In Europe, Santander has recently merged Openbank with Santander Consumer Finance, consolidating two digital operations into a single legal entity. The bank argues that operating as one organization will accelerate cross-selling opportunities and speed the deployment of AI-driven improvements across the customer base. The move signals confidence that Openbank's model can continue to expand and that the digital-first approach to banking, once considered experimental, has become the future.

From March 1st, our entire auto loan portfolio is financed with our own deposits
— Héctor Grisi, Santander CEO
La Conversación del Hearth Otra perspectiva de la historia
Inventor

Why does it matter that Openbank now holds more deposits than Sabadell? Isn't that just a number?

Model

It matters because it shows the old model is losing. Sabadell is a 160-year-old institution with branches everywhere. Openbank is barely a decade old and has no physical footprint.
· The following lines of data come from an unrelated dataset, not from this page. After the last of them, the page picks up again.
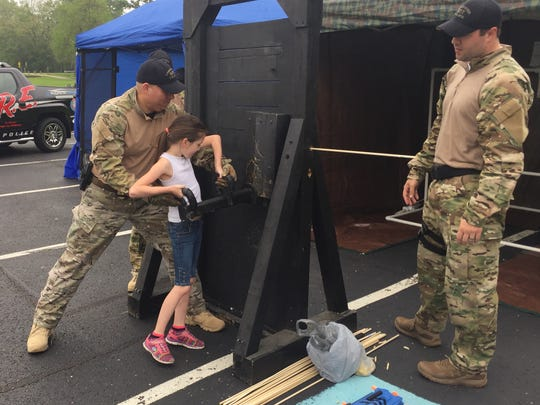 Sgt. Matt Ream of the city's Special Response Team shows Sydney Barton, 8, how to break through a door Saturday at the Lancaster Citizen Police Academy Alumni Association Kids And Cops Day at Ohio University Lancaster.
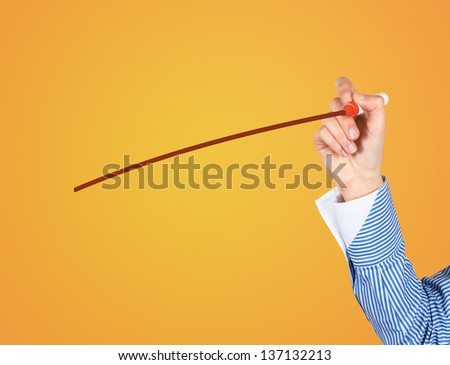 Hand drawing against yellow wall - stock photo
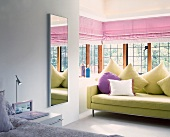 Modern sofa with scatter cushions in glazed bay window of bedroom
If a digital bank can gather more customer money than a traditional one, it means customers are choosing speed and simplicity over the comfort of walking into a building.

Inventor

But Openbank is still part of Santander, a massive traditional bank. Isn't that cheating?

Model

Not really. Openbank operates independently—it has its own technology, its own brand, its own culture. The fact that Santander owns it is almost beside the point. What matters is that the digital model works at scale. Openbank proves you can serve 27 million people without a branch network.

Inventor

The Mexico story seems almost too fast. One million users in a year?

Model

It is fast, but it's not magic. Openbank entered a market where people were already comfortable with digital banking. They offered something simple and competitive. Speed matters when you're the new entrant—you have to prove yourself before the market hardens around existing players.

Inventor

What about the Verizon deal? That feels like the real story.

Model

It is. That partnership gave Openbank a distribution channel and a reason for people to switch. You're not just getting a bank account; you're getting a discount on your phone bill. It's a wedge. Once you have the account, you stay.

Inventor

Is Openbank actually profitable, or is it just growing by paying high interest rates?

Model

That's the right question. The bank is profitable in the United States because it's financing auto loans at lower cost than Santander could before. The deposits fund the lending. In Mexico and Europe, it's still building. But the model works when you have a clear use case—like auto financing—that the deposits can support.